Enzymatic Synthesis of High-Molecular-Mass Poly-γ-Glutamate and Regulation of Its Stereochemistry

Abstract

For the first time, we succeeded in synthesizing in vitro poly-γ-glutamate (PGA) with high molecular masses (>1,000 kDa) by the use of enzyme-associated cell membranes from Bacillus subtilis subsp. chungkookjang . The activity for PGA synthesis, however, was readily lost in the presence of critical concentrations of detergents tested in micelles. The optimum pH for the reaction was found to be ∼7.0. We examined the effects of some divalent cations on PGA synthesis and found that Mg ²⁺ was essential in catalysis and that Zn ²⁺ additionally boosted the activity.

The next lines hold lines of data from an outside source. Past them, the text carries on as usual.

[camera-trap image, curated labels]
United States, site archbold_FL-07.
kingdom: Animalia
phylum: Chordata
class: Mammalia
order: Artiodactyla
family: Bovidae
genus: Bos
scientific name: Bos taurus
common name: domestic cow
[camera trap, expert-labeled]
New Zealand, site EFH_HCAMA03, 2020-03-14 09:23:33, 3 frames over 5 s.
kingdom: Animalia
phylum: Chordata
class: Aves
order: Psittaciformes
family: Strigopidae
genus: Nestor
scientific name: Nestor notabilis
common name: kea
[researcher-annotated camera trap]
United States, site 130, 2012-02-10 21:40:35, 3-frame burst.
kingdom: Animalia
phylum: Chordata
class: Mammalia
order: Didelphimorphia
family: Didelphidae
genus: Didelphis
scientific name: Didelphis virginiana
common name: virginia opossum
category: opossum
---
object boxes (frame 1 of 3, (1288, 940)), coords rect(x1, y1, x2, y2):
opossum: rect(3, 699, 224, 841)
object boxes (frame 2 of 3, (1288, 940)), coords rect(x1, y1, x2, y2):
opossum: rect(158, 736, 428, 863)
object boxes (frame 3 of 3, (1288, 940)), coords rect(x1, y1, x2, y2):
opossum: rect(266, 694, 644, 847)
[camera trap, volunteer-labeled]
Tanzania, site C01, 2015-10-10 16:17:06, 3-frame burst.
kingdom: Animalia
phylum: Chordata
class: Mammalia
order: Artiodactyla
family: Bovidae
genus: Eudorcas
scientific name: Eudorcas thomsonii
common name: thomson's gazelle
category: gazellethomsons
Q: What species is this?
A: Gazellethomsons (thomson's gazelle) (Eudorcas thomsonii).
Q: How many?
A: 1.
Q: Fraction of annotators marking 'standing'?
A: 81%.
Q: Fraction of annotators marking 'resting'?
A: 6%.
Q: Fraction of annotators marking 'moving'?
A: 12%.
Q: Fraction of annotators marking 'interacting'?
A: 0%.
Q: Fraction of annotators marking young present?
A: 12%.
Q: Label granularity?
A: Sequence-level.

In contrast, Fe ²⁺ and Ca ²⁺ acted as inhibitors. Mn ²⁺ did not apparently influence the in vitro formation of PGA. dl -Glutamate ( d isomer content, 60 to 80%) apparently served as the best substrate; d -Glutamate was preferable to the l isomer as a substrate. When d - and l -glutamate were used for the reaction, the elongated chains of PGAs were composed of the d - and l -isomers, respectively. Our results suggest that the stereochemical properties of enzymatically synthesized PGAs substantially depend on the stereochemistry ( dl ratio) of glutamate as the substrate. Furthermore, genetic analysis indicated that all the pgsB , -C , and -A gene products, which are responsible for PGA production by B. subtilis cells, were also indispensable for enzymatic PGA synthesis.